With freight railroads out of the passenger business and Amtrak stretched to the boundary in meeting just basic capital needs, Coston says “there is a role for a new kind of company—a passenger-rail developer to access capital, expertise, and other resources directly from the private sector.” An example is private-sector capital to increase the number and quality of passenger cars that in turn boost corridor capacity and revenue and lower costs. The model allows private-sector partners a profit.
Of course, Amtrak, now the sole operator of some 27 state-supported corridor routes of fewer than 750 miles, would compete for the corridor contracts—as it does in competition with Herzog, Keolis, and Veolia for “commuter” rail contracts. Such decisions would be made by states, although under current statute, host railroads would have to concur, in most cases, on operators other than Amtrak.

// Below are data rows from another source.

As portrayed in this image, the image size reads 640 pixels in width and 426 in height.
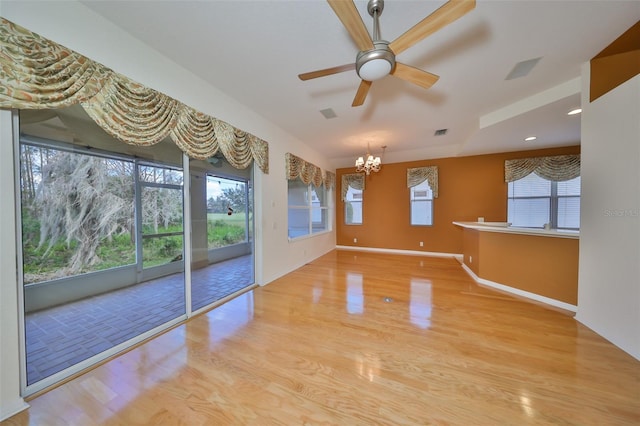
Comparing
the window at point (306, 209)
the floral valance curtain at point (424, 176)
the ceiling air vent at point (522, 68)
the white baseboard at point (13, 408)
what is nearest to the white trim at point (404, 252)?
the window at point (306, 209)

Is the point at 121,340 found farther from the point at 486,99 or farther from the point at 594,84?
the point at 594,84

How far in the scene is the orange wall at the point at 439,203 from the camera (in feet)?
17.7

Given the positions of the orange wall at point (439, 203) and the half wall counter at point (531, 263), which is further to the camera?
the orange wall at point (439, 203)

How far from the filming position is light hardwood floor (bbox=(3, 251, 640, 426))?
1.39 meters

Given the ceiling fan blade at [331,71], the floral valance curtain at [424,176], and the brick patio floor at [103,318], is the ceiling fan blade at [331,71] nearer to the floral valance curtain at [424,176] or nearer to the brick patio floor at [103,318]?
the brick patio floor at [103,318]

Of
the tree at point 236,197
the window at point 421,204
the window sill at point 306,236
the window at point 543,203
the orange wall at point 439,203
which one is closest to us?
the tree at point 236,197

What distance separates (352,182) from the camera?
6.89m

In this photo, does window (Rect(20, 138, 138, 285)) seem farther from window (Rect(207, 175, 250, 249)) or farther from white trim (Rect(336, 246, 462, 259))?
white trim (Rect(336, 246, 462, 259))

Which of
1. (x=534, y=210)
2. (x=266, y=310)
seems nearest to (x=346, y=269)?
(x=266, y=310)

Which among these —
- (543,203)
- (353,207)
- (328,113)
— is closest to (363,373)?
(328,113)

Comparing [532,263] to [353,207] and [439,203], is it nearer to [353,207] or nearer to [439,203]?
[439,203]

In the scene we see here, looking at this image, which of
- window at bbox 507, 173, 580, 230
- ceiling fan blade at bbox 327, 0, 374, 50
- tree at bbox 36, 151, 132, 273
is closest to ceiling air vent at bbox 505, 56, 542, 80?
ceiling fan blade at bbox 327, 0, 374, 50

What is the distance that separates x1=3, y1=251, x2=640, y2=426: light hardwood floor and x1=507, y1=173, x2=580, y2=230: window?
11.1ft

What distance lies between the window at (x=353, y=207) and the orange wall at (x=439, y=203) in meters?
0.15
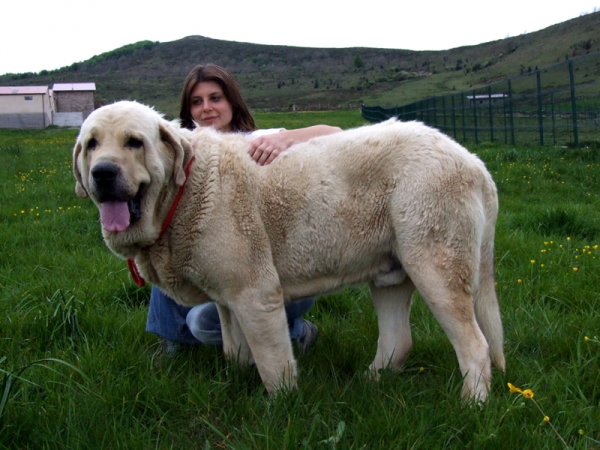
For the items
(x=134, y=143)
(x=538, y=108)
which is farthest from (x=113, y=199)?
(x=538, y=108)

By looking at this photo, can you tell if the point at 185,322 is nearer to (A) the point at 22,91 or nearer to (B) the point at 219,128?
(B) the point at 219,128

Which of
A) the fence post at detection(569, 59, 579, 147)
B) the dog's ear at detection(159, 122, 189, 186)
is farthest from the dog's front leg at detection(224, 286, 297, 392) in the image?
the fence post at detection(569, 59, 579, 147)

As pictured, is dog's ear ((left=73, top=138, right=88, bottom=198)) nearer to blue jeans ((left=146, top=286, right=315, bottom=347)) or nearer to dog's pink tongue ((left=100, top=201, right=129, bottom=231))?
dog's pink tongue ((left=100, top=201, right=129, bottom=231))

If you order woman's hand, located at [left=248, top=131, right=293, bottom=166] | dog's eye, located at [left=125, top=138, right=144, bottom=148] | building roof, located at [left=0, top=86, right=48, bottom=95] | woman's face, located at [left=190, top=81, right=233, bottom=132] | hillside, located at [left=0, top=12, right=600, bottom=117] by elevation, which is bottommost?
woman's hand, located at [left=248, top=131, right=293, bottom=166]

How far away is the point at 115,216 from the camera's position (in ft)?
8.97

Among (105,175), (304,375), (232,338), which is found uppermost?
(105,175)

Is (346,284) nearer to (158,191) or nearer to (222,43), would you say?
(158,191)

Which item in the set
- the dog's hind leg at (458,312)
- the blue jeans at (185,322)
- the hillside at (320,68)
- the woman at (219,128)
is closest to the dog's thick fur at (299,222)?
the dog's hind leg at (458,312)

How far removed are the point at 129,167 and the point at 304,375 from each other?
1388mm

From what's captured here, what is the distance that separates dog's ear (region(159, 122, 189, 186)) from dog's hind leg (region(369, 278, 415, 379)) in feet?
4.17

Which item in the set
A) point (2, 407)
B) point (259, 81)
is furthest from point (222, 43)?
point (2, 407)

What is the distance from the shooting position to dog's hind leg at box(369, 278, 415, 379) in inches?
126

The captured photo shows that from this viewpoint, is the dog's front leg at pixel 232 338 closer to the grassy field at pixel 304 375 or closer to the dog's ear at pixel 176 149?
the grassy field at pixel 304 375

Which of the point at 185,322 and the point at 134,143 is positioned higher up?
the point at 134,143
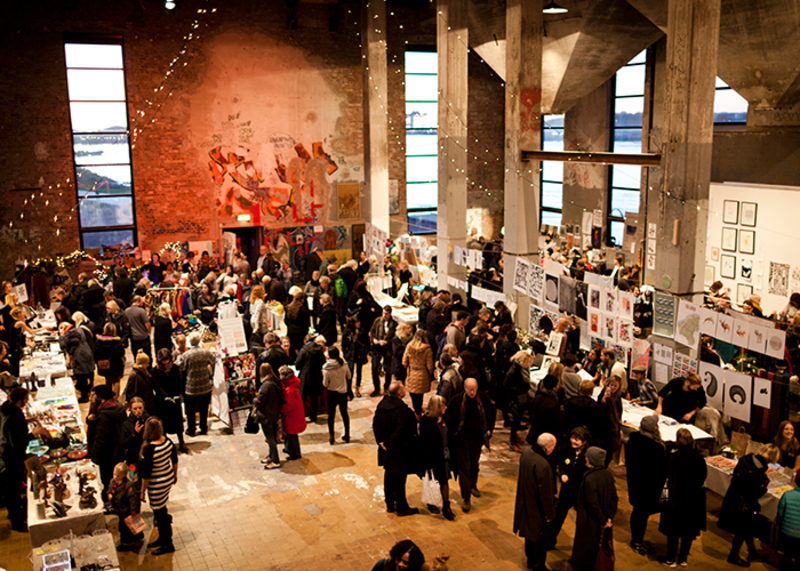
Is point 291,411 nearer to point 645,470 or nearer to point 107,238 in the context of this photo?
point 645,470

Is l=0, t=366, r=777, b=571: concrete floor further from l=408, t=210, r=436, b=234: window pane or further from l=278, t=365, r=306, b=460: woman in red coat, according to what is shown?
l=408, t=210, r=436, b=234: window pane

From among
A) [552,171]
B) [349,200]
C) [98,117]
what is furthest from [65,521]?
[552,171]

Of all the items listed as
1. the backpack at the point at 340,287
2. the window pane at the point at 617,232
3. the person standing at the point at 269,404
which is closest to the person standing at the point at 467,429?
the person standing at the point at 269,404

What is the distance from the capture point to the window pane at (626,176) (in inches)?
699

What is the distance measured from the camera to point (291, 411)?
8.81 m

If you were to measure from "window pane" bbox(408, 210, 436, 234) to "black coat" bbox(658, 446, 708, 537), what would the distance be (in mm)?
15393

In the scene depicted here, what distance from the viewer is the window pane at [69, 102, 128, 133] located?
16953 millimetres

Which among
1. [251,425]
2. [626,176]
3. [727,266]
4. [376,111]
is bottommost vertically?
[251,425]

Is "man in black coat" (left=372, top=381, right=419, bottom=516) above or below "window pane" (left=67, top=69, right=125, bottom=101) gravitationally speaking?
below

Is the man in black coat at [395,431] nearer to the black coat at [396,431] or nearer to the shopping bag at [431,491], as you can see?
the black coat at [396,431]

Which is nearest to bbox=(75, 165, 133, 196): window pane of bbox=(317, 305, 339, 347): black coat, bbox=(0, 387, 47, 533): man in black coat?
bbox=(317, 305, 339, 347): black coat

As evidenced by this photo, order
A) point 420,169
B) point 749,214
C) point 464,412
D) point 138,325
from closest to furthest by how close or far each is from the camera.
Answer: point 464,412, point 138,325, point 749,214, point 420,169

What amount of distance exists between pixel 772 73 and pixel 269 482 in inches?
406

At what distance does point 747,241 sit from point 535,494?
9.44 m
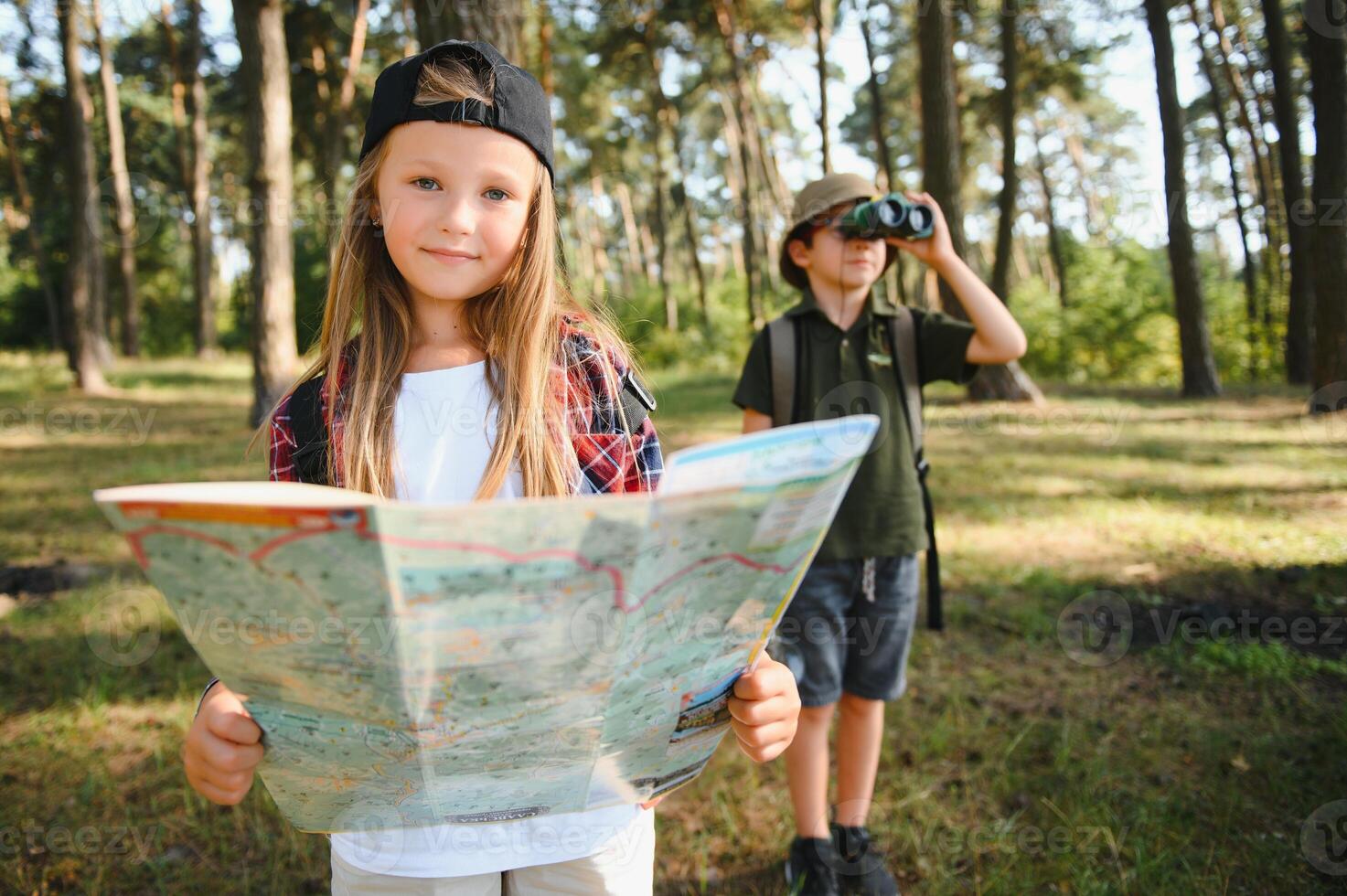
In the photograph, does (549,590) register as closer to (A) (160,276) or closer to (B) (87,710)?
(B) (87,710)

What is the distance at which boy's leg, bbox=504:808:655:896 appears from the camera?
1.20 m

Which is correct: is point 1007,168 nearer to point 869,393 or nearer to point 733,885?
point 869,393

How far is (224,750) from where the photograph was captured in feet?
3.02

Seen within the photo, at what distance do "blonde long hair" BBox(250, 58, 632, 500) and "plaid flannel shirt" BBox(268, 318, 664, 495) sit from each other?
0.4 inches

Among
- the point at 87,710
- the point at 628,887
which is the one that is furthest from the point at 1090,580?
the point at 87,710

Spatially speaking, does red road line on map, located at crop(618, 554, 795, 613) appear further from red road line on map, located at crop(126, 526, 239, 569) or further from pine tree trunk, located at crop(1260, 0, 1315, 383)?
pine tree trunk, located at crop(1260, 0, 1315, 383)

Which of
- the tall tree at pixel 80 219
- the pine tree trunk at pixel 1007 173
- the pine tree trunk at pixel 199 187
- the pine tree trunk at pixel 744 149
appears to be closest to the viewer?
the pine tree trunk at pixel 1007 173

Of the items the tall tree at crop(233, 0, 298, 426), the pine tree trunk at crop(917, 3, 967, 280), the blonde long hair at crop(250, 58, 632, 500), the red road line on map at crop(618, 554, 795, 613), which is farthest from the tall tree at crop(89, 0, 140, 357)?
the red road line on map at crop(618, 554, 795, 613)

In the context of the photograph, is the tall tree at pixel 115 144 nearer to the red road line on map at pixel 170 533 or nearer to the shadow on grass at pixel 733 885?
the shadow on grass at pixel 733 885

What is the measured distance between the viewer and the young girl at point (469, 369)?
3.83 feet

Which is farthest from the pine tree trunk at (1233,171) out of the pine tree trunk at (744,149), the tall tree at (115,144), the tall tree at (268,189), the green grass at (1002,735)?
the tall tree at (115,144)

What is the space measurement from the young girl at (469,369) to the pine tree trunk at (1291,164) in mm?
10056

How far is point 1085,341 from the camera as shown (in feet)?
53.6

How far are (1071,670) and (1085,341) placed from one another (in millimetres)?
14893
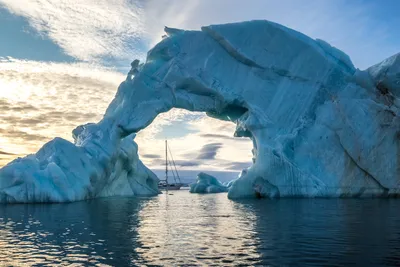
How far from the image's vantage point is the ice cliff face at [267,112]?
28.7m

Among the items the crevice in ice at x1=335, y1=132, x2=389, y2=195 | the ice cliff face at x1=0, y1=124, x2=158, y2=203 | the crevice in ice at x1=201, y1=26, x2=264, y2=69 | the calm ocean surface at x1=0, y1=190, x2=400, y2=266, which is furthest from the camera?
the crevice in ice at x1=201, y1=26, x2=264, y2=69

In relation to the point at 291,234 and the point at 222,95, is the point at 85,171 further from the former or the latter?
the point at 291,234

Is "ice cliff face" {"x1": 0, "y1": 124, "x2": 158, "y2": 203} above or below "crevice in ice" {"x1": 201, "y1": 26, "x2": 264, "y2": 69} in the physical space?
below

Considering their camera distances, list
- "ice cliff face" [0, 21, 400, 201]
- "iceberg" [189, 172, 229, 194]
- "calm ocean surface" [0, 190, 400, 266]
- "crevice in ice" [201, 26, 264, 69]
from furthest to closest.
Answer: "iceberg" [189, 172, 229, 194] < "crevice in ice" [201, 26, 264, 69] < "ice cliff face" [0, 21, 400, 201] < "calm ocean surface" [0, 190, 400, 266]

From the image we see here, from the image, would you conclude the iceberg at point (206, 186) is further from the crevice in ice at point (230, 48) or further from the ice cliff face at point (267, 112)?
the crevice in ice at point (230, 48)

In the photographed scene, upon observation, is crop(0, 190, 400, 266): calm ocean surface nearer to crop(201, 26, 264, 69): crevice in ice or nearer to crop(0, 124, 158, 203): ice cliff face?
crop(0, 124, 158, 203): ice cliff face

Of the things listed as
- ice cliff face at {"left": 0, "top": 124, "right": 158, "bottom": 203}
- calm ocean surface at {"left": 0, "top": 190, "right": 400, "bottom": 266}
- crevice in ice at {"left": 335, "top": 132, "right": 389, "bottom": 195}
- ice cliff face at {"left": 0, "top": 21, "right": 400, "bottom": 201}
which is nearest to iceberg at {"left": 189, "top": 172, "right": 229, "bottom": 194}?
ice cliff face at {"left": 0, "top": 21, "right": 400, "bottom": 201}

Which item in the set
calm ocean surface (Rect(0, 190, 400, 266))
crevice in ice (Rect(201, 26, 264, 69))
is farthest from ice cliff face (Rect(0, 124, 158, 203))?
crevice in ice (Rect(201, 26, 264, 69))

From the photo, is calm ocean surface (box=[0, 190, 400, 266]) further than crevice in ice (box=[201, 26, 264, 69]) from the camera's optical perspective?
No

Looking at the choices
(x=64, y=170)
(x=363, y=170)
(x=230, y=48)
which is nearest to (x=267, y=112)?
(x=230, y=48)

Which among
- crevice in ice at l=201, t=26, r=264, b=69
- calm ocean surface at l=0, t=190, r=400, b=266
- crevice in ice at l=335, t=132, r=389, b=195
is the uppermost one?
crevice in ice at l=201, t=26, r=264, b=69

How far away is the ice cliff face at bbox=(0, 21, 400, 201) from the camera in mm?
28656

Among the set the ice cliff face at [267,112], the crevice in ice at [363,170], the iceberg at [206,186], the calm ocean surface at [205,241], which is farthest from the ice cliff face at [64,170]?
the iceberg at [206,186]

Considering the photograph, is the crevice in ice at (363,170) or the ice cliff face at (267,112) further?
the crevice in ice at (363,170)
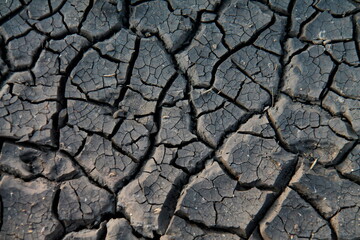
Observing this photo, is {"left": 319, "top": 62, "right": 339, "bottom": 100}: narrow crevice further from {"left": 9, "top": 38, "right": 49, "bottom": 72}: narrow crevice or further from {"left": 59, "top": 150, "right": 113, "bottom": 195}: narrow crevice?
{"left": 9, "top": 38, "right": 49, "bottom": 72}: narrow crevice

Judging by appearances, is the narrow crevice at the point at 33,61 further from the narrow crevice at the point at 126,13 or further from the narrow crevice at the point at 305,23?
the narrow crevice at the point at 305,23

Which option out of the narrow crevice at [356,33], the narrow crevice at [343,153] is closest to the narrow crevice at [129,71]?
the narrow crevice at [343,153]

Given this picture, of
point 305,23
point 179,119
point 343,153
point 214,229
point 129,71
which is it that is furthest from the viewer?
point 305,23

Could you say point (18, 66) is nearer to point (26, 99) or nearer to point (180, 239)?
point (26, 99)

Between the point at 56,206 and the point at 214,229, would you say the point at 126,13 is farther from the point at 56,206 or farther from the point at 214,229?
the point at 214,229

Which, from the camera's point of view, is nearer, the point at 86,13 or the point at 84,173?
the point at 84,173

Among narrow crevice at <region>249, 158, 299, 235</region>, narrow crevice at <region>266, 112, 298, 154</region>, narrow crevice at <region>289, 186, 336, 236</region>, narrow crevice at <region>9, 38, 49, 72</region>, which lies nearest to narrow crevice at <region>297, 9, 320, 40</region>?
narrow crevice at <region>266, 112, 298, 154</region>

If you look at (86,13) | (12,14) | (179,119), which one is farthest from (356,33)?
(12,14)

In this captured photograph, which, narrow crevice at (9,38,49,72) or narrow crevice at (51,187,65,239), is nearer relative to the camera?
narrow crevice at (51,187,65,239)

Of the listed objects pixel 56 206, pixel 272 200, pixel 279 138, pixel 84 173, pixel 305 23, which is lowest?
pixel 56 206
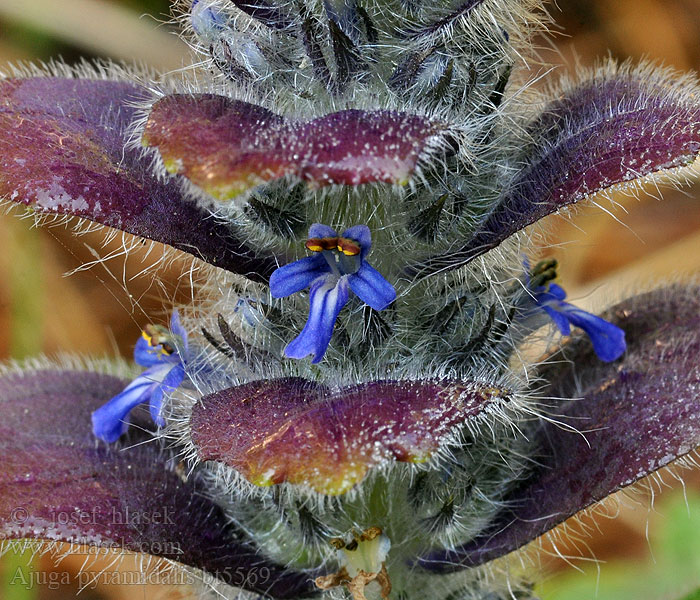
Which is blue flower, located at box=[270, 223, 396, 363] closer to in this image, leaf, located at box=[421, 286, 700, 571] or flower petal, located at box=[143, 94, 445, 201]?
Answer: flower petal, located at box=[143, 94, 445, 201]

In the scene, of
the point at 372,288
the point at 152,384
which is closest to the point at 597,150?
the point at 372,288

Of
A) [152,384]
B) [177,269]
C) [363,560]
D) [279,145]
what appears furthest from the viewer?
[177,269]

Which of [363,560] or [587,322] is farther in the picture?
[587,322]

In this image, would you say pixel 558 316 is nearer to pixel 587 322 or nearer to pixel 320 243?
pixel 587 322

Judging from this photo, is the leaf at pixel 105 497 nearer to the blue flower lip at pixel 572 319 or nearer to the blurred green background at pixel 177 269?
the blue flower lip at pixel 572 319

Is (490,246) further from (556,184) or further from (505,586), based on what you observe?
(505,586)

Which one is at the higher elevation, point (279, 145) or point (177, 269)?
point (279, 145)

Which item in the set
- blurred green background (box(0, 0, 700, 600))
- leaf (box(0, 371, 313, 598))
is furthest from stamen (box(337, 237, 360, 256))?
blurred green background (box(0, 0, 700, 600))

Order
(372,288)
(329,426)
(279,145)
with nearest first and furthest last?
(279,145)
(329,426)
(372,288)
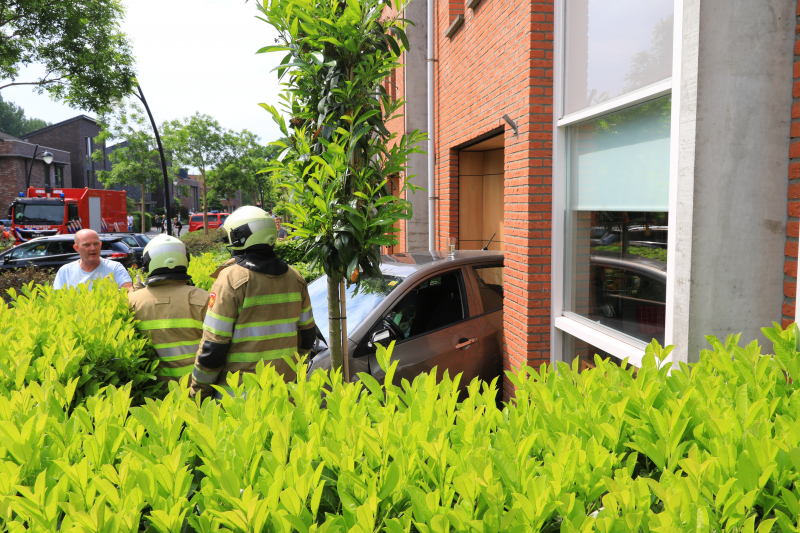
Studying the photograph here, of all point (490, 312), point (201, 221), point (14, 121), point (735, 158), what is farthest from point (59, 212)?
point (14, 121)

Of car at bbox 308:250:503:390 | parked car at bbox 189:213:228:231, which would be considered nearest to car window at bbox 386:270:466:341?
car at bbox 308:250:503:390

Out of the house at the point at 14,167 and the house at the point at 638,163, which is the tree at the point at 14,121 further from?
the house at the point at 638,163

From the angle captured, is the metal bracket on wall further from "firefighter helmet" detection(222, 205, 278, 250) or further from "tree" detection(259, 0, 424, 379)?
"firefighter helmet" detection(222, 205, 278, 250)

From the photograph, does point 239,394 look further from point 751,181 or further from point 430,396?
point 751,181

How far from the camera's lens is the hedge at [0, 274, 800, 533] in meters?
1.26

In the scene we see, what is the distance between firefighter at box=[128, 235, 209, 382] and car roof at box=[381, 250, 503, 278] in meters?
1.83

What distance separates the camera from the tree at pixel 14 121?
9619 centimetres

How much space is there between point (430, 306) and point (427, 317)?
4.7 inches

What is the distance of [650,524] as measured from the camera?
1220mm

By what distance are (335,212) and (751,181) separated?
7.53 feet


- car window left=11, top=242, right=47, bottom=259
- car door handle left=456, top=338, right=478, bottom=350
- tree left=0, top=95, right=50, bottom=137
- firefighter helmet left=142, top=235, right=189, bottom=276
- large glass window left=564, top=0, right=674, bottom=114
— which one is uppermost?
tree left=0, top=95, right=50, bottom=137

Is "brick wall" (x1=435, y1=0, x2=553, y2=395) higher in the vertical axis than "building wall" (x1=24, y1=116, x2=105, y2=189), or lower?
lower

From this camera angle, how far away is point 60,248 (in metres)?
15.6

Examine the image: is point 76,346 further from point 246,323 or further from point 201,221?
point 201,221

Indiana recently explored, then retreated from, a public-private partnership with Corridor Capital.
“If states are going to sponsor passenger rail services that make sense for their own populations and their own economies, then they will have to use resources that give them the necessary choice and control to address their diverse needs,” Coston says.
Congress this year must reauthorize the Passenger Rail Investment and Improvement Act, which since 2008 has been a growth hormone for state-subsidized passenger rail corridors.
Republicans certainly will warm to suggestions transferring to states more financial responsibility and greater managerial control—actions likely beneficial to Corridor Capital and the Association of Independent Passenger Rail Operators that represents potential Amtrak competitors.
Stakeholders are many; outcomes varied. The voices most likely to be heard by the Republican majority will be those conversant in and comfortable with the theory of creative destruction—the method by which free markets supplant less efficient players with those more qualified.